As we have seen, 1756 was very likely the year in which he renewed an earlier acquaintance with Carl Joseph Fürnberg. He had met Fürnberg a few years earlier when all his meager possessions were stolen and Fürnberg aided him in getting back on his feet from the disaster by supplying free room and board for two months. It is highly likely the earliest string trios were written for him. So Haydn knew him and had every reason to be well disposed towards him. When, in 1756, Fürnberg invited him to his summer place, Weinzerl, on the Danube west of the city, Haydn duly arrived with violin case under his arm for a few weeks of succor from the city heat. Fürnberg was a great lover of music who couldn’t afford his own band, so he invited all the musicians that he knew to come visit in the summer to vacation there and make music for him. That summer, there were present along with Haydn, another violinist, a violist and a violone or cello player. To accommodate them, Haydn wrote a few ‘divertimenti a quattro’. He told Griesinger about this many years later and wrote down the incipit of the first piece he composed. It is the quartet in Bb that we call today Opus 1 #1. So we know the general circumstances of the composition of the first quartets, but details beyond that are sadly lacking. How many were composed that first year? How many in subsequent years? How did Haydn distribute them? What was the venue for other than the first few? So many questions!!

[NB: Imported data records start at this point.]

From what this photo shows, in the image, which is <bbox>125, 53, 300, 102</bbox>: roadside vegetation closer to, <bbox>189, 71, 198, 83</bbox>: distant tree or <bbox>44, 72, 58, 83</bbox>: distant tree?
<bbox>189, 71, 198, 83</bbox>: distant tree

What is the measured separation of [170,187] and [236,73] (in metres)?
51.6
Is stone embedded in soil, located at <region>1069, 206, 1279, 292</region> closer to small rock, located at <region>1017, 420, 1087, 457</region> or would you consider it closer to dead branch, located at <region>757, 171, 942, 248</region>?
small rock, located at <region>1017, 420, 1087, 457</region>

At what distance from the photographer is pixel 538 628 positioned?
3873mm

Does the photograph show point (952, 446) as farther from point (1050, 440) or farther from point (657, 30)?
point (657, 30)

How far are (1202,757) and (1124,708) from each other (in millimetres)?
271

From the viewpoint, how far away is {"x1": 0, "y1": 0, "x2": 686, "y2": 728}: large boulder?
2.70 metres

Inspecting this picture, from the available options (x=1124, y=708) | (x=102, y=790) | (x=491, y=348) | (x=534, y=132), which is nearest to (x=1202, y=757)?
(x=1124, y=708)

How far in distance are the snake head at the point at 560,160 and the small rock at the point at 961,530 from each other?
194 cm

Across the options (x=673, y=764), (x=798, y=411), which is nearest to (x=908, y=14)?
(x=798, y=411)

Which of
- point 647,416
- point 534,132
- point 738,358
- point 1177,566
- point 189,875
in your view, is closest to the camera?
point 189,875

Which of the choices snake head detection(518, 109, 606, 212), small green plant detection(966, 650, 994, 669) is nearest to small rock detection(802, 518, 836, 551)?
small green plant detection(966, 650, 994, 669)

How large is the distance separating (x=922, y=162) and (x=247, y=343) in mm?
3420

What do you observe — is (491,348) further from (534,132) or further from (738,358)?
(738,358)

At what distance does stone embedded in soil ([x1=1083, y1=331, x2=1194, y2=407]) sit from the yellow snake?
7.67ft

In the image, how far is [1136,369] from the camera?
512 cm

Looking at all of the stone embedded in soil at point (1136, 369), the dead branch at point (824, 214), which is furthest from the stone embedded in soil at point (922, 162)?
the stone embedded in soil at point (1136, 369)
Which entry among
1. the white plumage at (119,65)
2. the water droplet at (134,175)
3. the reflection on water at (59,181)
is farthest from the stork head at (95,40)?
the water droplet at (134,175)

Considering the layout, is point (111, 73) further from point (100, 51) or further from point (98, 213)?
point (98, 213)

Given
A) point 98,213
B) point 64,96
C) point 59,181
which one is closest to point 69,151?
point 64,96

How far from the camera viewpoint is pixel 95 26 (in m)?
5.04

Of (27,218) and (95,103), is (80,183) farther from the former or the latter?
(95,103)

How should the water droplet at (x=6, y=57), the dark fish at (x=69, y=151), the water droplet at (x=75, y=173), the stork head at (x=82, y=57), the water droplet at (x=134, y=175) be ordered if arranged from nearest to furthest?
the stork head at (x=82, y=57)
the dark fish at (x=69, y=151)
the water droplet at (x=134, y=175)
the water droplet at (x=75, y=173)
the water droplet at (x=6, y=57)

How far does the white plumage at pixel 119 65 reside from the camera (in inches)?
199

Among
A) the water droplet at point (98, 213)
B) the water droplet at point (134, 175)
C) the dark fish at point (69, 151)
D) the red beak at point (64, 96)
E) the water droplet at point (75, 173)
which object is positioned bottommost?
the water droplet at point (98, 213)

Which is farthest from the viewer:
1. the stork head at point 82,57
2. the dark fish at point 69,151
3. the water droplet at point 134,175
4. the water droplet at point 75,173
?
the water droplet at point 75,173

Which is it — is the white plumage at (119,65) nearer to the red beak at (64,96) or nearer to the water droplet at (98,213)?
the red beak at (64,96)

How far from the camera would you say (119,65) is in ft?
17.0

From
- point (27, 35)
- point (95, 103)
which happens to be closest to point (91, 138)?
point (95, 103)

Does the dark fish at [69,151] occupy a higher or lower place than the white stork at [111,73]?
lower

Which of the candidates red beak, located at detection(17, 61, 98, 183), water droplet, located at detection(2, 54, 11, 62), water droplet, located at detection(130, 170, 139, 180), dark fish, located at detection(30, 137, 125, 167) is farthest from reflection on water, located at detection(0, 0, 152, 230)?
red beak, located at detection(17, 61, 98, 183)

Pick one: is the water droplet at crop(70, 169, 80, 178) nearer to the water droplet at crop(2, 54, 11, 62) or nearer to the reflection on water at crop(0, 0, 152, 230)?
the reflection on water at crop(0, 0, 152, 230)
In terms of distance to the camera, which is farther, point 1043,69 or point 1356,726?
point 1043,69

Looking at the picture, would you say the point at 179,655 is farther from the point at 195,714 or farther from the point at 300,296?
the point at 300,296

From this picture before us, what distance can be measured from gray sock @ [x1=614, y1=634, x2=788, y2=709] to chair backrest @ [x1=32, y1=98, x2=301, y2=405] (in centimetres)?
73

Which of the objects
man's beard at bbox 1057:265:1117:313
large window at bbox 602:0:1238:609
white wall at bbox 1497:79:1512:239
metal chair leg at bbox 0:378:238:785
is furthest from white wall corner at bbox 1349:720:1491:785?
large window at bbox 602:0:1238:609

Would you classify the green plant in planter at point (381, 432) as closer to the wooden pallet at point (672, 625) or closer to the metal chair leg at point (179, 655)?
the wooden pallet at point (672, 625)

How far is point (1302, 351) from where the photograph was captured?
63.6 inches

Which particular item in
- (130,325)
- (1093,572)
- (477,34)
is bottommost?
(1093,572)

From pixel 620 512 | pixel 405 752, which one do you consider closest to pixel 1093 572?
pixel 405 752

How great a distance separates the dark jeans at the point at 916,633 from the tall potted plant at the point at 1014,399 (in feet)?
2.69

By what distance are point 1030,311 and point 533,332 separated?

Before disappearing from Haydn’s life, Fürnberg did one other great service for our lad. He introduced him to one or another of the Counts Morzin, father and son. The likely choice as Haydn’s first employer was the father, Franz Ferdinand. His palace in Bohemia was the likely spot from which so many of Haydn’s early works emanated. Also living there were his son, Carl Joseph, and Carl’s wife Wilhelmine. As so often in Haydn’s early life, we are not just overrun with documents and descriptions of Haydn’s duties and daily life. So much ‘knowledge’ is actually rather more like inference. In addition to leading Morzin’s tiny orchestra, he was also Wilhelmine’s music teacher, and supplied music for the orchestra and chamber musicians as well as for lessons. The time range for these activities would appear to be sometime in 1757 to latest 1760. As we will see, he wrote a huge amount of very fine music in that time: Haydn the apprentice was gone - Long live Haydn the journeyman!